Exercise task => All of the records below need to be copied exactly.

Information given =>
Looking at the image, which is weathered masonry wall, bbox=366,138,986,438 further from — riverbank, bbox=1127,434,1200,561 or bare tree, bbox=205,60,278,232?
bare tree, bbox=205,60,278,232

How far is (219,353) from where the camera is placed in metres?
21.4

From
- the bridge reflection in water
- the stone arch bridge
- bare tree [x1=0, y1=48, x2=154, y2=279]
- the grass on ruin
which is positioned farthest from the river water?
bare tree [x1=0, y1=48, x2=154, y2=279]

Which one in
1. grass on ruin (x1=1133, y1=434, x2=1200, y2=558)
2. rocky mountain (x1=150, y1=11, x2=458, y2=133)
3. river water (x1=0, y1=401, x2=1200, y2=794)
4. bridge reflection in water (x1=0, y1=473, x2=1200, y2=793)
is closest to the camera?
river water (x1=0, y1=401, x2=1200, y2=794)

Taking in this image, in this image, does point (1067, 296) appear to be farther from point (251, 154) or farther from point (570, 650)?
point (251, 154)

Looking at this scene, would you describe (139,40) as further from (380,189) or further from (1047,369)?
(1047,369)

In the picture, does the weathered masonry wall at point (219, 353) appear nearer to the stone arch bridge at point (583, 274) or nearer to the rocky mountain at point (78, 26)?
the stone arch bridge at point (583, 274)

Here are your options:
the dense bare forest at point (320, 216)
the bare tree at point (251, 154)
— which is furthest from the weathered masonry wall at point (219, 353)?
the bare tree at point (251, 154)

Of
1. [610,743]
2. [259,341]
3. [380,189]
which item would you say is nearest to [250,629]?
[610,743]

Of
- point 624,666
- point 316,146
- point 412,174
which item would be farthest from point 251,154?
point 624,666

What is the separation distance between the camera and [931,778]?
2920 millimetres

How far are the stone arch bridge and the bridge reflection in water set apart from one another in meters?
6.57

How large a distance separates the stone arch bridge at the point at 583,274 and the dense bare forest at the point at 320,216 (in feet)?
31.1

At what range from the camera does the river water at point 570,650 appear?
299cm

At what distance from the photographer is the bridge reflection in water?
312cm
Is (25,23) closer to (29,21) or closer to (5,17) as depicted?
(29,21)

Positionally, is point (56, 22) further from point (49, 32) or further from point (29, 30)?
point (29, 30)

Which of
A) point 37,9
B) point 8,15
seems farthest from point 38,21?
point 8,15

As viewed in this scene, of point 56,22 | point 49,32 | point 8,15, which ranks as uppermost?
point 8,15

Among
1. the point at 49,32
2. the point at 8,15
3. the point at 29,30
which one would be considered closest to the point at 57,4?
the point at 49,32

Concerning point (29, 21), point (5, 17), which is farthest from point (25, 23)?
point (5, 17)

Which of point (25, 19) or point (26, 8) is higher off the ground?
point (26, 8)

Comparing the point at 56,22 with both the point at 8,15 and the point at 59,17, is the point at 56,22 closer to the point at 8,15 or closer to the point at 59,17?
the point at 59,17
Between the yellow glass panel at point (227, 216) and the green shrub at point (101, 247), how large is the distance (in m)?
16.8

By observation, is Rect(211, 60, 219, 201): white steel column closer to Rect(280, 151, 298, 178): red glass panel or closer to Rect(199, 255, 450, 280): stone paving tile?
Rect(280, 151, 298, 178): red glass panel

Result =>
Looking at the image, which is weathered masonry wall, bbox=366,138,986,438 further from — riverbank, bbox=1127,434,1200,561 or bare tree, bbox=205,60,278,232?
bare tree, bbox=205,60,278,232

How far is (219,353) from where the camera is placed in metres?
21.4

From
- the bridge reflection in water
- the stone arch bridge
- bare tree [x1=0, y1=48, x2=154, y2=279]
- the grass on ruin
which is positioned farthest from the river water?
bare tree [x1=0, y1=48, x2=154, y2=279]

Which one in
1. grass on ruin (x1=1133, y1=434, x2=1200, y2=558)
2. rocky mountain (x1=150, y1=11, x2=458, y2=133)
3. river water (x1=0, y1=401, x2=1200, y2=794)
4. bridge reflection in water (x1=0, y1=473, x2=1200, y2=793)
is closest to the camera?
river water (x1=0, y1=401, x2=1200, y2=794)

Taking in this image, in this image, does point (1067, 296) appear to be farther from point (251, 154) or farther from point (570, 650)?
point (251, 154)

Looking at this scene, would you describe (139,40) as further from (380,189) or further from (1047,369)?
(1047,369)

In the picture, does the weathered masonry wall at point (219, 353) appear nearer to the stone arch bridge at point (583, 274) or nearer to the rocky mountain at point (78, 26)?
the stone arch bridge at point (583, 274)

Here are your options:
the dense bare forest at point (320, 216)
the bare tree at point (251, 154)
— which is furthest from the weathered masonry wall at point (219, 353)?
the bare tree at point (251, 154)

Of
1. [610,743]
2. [259,341]
3. [380,189]
which item would you say is nearest to [250,629]?
[610,743]

Of
- point 624,666
- point 316,146
- point 412,174
which item would be farthest from point 251,154?
point 624,666

What is the separation distance between the camera and [931,778]?
2920 millimetres

How far are the stone arch bridge and the bridge reflection in water set apart from one another in meters?
6.57

How large a distance separates the stone arch bridge at the point at 583,274 and the dense bare forest at the point at 320,216 (in feet)?
31.1

At what range from the camera does the river water at point 570,650 appear?
299cm

At what distance from the photographer is the bridge reflection in water?
312cm
Is (25,23) closer to (29,21) or closer to (5,17) as depicted?
(29,21)

Positionally, is point (56, 22) further from point (49, 32) or further from point (29, 30)?
point (29, 30)

Which of
A) point 37,9
B) point 8,15
seems farthest from point 38,21?
point 8,15

As viewed in this scene, of point 56,22 | point 49,32 | point 8,15, which ranks as uppermost?
point 8,15

Among
1. the point at 49,32
2. the point at 8,15
3. the point at 29,30
which one would be considered closest to the point at 57,4?
the point at 49,32

Concerning point (29, 21), point (5, 17), which is farthest from point (25, 23)?
point (5, 17)

Which of point (25, 19) or point (26, 8) is higher off the ground?
point (26, 8)

Comparing the point at 56,22 with both the point at 8,15 and the point at 59,17, is the point at 56,22 closer to the point at 8,15 or closer to the point at 59,17?
the point at 59,17
Between the yellow glass panel at point (227, 216) and the green shrub at point (101, 247), how large is the distance (in m)?
16.8

By observation, is Rect(211, 60, 219, 201): white steel column closer to Rect(280, 151, 298, 178): red glass panel or closer to Rect(199, 255, 450, 280): stone paving tile?
Rect(280, 151, 298, 178): red glass panel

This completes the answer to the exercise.